• _Work request_
Please take the lines from the one holding "interacting: 0%" through the one holding "category: gazellegrants" in the data below and copy them exactly.

%%

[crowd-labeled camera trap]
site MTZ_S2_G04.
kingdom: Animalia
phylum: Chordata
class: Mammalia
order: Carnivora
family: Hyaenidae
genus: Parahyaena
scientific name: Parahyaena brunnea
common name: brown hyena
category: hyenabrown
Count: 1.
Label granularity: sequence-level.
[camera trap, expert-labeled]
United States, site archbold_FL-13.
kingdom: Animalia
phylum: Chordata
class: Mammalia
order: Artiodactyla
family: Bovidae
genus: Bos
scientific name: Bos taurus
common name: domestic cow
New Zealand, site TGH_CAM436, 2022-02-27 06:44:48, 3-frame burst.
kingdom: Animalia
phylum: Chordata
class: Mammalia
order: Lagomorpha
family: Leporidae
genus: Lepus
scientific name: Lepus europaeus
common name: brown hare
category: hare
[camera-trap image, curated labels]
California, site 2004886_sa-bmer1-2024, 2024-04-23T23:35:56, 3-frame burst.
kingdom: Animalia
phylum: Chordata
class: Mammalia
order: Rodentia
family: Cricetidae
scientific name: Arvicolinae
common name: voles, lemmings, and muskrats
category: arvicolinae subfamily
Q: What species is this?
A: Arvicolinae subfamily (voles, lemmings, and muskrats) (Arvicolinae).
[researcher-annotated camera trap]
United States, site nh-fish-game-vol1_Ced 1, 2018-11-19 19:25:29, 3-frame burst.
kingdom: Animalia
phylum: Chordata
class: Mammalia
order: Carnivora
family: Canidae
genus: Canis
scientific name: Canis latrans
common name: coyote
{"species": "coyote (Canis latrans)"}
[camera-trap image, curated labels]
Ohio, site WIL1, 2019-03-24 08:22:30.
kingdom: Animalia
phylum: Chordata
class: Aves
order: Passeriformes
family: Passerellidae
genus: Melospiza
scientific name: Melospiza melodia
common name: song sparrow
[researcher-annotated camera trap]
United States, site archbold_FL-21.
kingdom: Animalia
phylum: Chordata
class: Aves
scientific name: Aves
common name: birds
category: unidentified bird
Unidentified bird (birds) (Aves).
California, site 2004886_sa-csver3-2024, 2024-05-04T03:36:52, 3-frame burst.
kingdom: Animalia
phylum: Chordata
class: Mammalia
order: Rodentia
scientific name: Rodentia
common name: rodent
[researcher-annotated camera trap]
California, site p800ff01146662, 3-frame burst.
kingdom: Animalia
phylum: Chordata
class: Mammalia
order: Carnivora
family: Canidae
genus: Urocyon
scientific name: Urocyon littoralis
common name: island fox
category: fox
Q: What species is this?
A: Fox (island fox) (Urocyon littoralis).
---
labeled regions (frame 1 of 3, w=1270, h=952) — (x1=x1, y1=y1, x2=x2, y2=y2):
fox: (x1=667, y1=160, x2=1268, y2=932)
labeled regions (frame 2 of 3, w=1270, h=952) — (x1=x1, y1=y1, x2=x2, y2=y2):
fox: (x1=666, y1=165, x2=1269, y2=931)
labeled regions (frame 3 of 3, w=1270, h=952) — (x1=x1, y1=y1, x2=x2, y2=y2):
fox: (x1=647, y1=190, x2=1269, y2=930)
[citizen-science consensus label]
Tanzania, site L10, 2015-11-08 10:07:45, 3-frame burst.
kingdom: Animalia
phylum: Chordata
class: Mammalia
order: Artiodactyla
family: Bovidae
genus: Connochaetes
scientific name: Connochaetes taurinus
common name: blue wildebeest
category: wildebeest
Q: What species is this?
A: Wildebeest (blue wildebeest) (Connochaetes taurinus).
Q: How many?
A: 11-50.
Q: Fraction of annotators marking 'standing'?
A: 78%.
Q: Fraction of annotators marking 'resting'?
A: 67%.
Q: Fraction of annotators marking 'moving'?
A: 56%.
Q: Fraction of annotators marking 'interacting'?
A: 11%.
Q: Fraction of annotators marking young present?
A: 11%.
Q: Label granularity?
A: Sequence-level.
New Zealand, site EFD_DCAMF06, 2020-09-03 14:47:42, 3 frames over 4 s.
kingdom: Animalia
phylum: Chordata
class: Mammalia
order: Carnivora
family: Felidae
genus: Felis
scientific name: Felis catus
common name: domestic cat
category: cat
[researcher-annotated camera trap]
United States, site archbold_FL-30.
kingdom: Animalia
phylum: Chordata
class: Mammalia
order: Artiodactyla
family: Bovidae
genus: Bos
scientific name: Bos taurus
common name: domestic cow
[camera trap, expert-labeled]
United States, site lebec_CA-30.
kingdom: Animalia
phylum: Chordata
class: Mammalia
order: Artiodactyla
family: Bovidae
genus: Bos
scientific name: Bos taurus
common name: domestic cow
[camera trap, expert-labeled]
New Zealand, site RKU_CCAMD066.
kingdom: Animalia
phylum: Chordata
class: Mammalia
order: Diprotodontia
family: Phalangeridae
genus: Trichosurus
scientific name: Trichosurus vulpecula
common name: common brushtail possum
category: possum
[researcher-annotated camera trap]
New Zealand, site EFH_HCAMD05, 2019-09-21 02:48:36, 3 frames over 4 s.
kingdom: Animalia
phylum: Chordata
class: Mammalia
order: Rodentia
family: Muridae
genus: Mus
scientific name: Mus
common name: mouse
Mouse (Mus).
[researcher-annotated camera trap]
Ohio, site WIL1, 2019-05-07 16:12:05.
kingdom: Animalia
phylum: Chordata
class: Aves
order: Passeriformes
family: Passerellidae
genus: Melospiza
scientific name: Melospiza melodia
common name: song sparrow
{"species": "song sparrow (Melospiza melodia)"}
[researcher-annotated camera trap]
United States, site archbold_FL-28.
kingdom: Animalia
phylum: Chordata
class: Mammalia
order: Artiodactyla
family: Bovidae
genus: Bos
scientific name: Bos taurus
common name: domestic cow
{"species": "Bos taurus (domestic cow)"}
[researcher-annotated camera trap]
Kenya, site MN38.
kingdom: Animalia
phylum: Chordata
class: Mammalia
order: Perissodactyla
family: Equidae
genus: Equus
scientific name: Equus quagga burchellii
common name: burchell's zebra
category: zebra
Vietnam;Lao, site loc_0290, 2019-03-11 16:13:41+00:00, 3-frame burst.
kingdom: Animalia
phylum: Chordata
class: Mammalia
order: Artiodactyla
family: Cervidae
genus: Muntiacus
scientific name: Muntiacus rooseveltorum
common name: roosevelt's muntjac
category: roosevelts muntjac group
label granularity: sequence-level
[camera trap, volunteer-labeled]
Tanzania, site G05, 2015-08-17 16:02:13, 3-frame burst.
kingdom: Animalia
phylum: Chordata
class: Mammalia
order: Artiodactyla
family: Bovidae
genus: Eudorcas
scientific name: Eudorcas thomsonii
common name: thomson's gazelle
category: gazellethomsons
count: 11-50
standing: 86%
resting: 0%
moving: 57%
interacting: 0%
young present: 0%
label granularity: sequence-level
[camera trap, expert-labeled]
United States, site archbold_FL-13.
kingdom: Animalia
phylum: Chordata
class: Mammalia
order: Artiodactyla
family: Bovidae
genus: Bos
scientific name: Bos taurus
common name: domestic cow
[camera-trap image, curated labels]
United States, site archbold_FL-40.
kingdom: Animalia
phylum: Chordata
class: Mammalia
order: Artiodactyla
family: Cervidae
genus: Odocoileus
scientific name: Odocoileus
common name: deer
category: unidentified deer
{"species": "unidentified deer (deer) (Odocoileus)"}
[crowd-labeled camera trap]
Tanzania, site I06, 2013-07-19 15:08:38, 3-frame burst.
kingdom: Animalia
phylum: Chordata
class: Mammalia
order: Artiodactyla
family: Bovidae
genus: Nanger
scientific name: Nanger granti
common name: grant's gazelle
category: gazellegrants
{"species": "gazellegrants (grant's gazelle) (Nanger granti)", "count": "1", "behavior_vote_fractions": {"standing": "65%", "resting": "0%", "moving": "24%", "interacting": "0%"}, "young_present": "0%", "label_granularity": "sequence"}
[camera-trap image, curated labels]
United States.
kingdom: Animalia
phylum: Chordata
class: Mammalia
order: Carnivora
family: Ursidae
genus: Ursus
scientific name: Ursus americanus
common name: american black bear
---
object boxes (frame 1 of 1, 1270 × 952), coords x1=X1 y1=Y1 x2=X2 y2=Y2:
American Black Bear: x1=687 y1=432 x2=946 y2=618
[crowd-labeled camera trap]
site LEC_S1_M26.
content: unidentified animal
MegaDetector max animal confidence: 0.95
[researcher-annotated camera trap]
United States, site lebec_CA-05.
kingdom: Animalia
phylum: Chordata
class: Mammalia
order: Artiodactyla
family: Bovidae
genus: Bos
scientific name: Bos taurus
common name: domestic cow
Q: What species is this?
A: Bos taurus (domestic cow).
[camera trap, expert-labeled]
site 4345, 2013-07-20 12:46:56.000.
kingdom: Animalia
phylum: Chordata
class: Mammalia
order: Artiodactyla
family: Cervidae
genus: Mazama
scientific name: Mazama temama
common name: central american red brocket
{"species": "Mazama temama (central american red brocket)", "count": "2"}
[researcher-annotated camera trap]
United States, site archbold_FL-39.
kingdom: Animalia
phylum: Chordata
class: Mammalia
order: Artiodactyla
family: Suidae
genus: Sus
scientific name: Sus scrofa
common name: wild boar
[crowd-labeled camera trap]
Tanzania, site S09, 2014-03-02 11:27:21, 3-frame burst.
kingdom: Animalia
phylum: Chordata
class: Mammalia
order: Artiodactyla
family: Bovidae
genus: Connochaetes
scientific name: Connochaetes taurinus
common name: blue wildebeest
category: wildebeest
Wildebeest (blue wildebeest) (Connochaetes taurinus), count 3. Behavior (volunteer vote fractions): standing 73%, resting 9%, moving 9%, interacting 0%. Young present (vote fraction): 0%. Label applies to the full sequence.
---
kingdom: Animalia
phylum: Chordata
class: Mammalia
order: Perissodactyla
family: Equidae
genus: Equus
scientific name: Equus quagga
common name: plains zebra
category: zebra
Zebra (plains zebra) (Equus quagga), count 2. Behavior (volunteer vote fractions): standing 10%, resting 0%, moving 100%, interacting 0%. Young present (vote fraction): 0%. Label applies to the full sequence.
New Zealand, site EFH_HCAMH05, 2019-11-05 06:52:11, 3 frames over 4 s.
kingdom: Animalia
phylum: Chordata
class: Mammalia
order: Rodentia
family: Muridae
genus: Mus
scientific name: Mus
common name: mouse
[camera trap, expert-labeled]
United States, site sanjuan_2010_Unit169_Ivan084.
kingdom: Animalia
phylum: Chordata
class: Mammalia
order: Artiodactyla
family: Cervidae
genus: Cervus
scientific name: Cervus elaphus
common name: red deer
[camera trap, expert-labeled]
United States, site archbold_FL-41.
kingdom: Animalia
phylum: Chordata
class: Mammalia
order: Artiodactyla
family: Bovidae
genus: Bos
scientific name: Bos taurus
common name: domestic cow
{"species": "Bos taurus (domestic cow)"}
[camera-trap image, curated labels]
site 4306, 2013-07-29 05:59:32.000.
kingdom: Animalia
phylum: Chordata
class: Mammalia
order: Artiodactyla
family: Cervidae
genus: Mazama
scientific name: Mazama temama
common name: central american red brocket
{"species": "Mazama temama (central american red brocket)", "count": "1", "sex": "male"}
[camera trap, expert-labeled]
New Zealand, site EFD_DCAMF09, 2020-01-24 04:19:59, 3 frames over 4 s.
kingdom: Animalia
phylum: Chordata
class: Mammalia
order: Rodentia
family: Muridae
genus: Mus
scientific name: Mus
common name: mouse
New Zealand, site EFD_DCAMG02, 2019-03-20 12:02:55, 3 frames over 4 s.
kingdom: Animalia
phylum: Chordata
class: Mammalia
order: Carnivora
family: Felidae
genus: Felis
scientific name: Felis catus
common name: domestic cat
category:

%%

• _Task answer_
interacting: 0%
young present: 0%
label granularity: sequence-level
[camera trap, expert-labeled]
United States, site archbold_FL-13.
kingdom: Animalia
phylum: Chordata
class: Mammalia
order: Artiodactyla
family: Bovidae
genus: Bos
scientific name: Bos taurus
common name: domestic cow
[camera-trap image, curated labels]
United States, site archbold_FL-40.
kingdom: Animalia
phylum: Chordata
class: Mammalia
order: Artiodactyla
family: Cervidae
genus: Odocoileus
scientific name: Odocoileus
common name: deer
category: unidentified deer
{"species": "unidentified deer (deer) (Odocoileus)"}
[crowd-labeled camera trap]
Tanzania, site I06, 2013-07-19 15:08:38, 3-frame burst.
kingdom: Animalia
phylum: Chordata
class: Mammalia
order: Artiodactyla
family: Bovidae
genus: Nanger
scientific name: Nanger granti
common name: grant's gazelle
category: gazellegrants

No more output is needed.